-- Start --
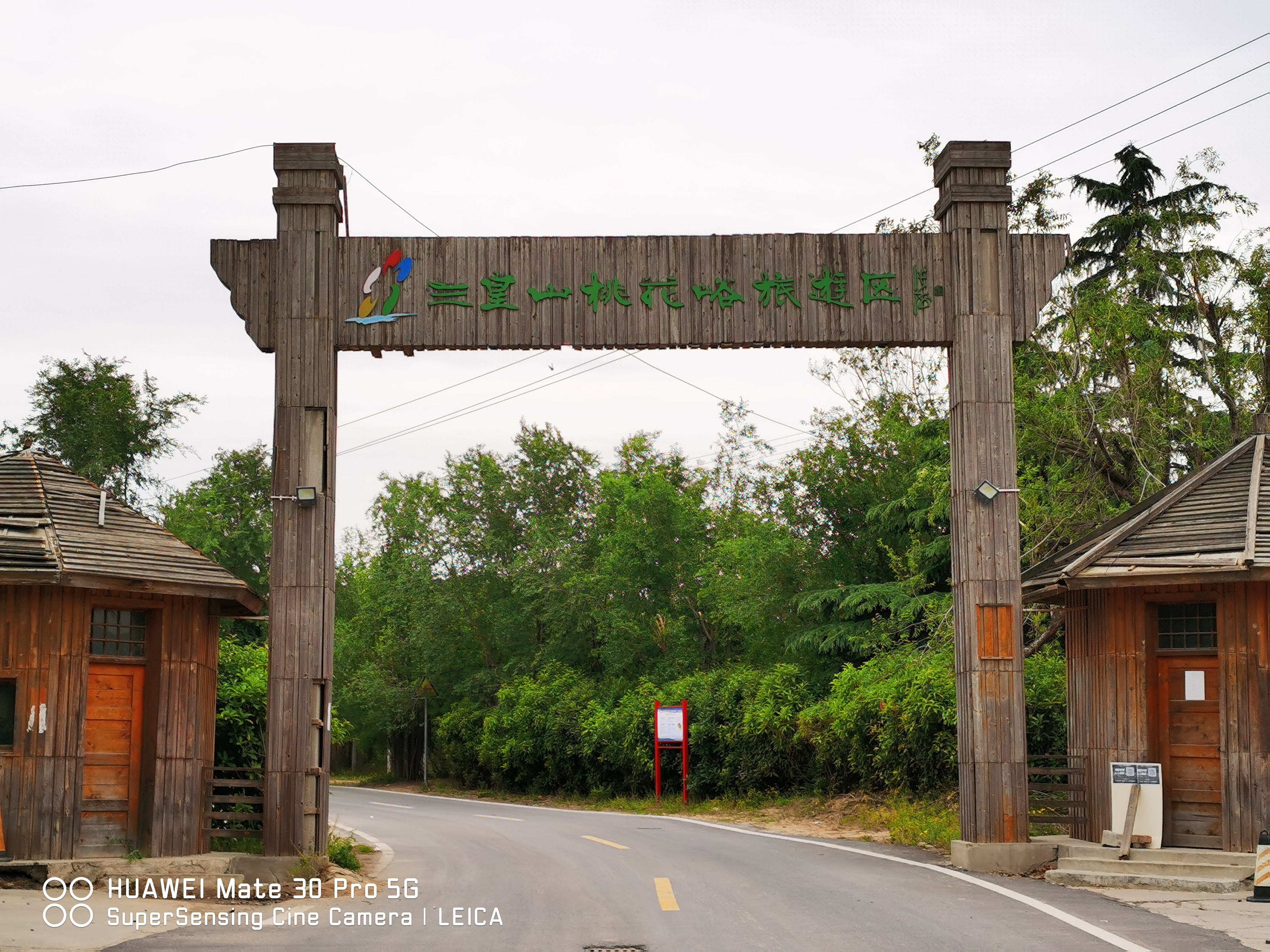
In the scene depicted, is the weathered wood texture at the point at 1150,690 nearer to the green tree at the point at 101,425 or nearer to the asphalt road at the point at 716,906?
the asphalt road at the point at 716,906

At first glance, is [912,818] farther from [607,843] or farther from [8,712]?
[8,712]

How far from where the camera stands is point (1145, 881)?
1273 centimetres

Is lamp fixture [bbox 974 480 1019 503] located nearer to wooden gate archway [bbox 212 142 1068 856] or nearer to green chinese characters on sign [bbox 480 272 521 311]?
wooden gate archway [bbox 212 142 1068 856]

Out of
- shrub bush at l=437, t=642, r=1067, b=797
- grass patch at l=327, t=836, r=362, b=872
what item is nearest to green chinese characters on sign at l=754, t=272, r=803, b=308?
shrub bush at l=437, t=642, r=1067, b=797

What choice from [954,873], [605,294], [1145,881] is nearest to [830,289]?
[605,294]

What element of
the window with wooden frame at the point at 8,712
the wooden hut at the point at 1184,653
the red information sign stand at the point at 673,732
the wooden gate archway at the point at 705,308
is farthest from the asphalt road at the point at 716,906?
the red information sign stand at the point at 673,732

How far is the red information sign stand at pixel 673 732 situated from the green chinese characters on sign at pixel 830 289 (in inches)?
606

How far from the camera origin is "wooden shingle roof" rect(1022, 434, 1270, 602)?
13422 mm

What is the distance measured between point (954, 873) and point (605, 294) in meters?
7.80

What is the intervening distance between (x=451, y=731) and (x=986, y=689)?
30.6m

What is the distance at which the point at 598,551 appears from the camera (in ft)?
147

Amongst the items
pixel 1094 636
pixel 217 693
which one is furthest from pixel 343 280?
pixel 1094 636

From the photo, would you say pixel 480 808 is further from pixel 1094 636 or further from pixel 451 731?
pixel 1094 636

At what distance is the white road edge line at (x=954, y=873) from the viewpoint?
379 inches
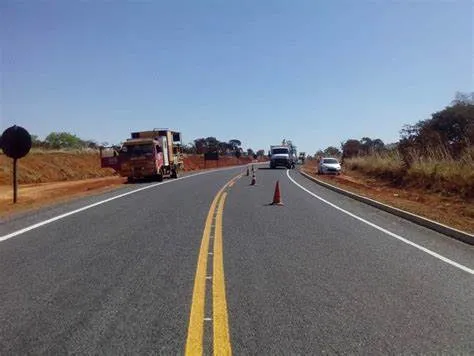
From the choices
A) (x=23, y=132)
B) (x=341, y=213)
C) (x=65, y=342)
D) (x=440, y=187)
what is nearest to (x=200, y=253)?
(x=65, y=342)

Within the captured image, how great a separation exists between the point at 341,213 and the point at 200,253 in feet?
24.8

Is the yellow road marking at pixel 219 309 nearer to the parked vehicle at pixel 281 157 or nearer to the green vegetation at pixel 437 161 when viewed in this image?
the green vegetation at pixel 437 161

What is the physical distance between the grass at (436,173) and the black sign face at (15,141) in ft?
55.7

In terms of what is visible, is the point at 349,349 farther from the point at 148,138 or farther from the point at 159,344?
the point at 148,138

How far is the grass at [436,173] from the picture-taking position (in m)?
23.3

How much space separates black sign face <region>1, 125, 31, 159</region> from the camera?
70.1 ft

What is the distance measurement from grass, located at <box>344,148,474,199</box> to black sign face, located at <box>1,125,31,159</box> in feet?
-- End --
Brief:
Copy out every line from the one containing "How far from the" through the end of the items, both ends included, and omit the pictures.

The result:
How far from the camera origin is "wooden shingle roof" rect(1022, 434, 1270, 602)?
13422 mm

What is the distance measured between point (954, 873) and point (605, 294) in meters?
7.80

What is the intervening distance between (x=451, y=731) and (x=986, y=689)?
30.6m

What is the distance at which the point at 598,551 appears from the camera (in ft)?
147

Amongst the items
pixel 1094 636
pixel 217 693
which one is furthest from pixel 343 280?
pixel 1094 636

From the photo, would you say pixel 480 808 is further from pixel 1094 636 or further from pixel 451 731?
pixel 1094 636

At what distance is the white road edge line at (x=954, y=873) from the viewpoint?
379 inches
From the choices
A) (x=23, y=132)
B) (x=341, y=213)
C) (x=65, y=342)
D) (x=440, y=187)
what is nearest to (x=200, y=253)?
(x=65, y=342)

Within the captured image, how great a separation exists between the point at 341,213 and the point at 200,253 in feet?
24.8

Is the yellow road marking at pixel 219 309 nearer to the parked vehicle at pixel 281 157 or nearer to the green vegetation at pixel 437 161 when viewed in this image?
the green vegetation at pixel 437 161

What is the physical distance between the grass at (436,173) and the black sign face at (15,141) in ft?
55.7

In terms of what is visible, is the point at 349,349 farther from the point at 148,138 or farther from the point at 159,344?
the point at 148,138

How far is the grass at [436,173] from the picture-taking position (in m)?
23.3

How much space separates black sign face <region>1, 125, 31, 159</region> from the camera?
70.1 ft

What is the distance measurement from grass, located at <box>344,148,474,199</box> to black sign face, located at <box>1,125,31,159</box> in feet?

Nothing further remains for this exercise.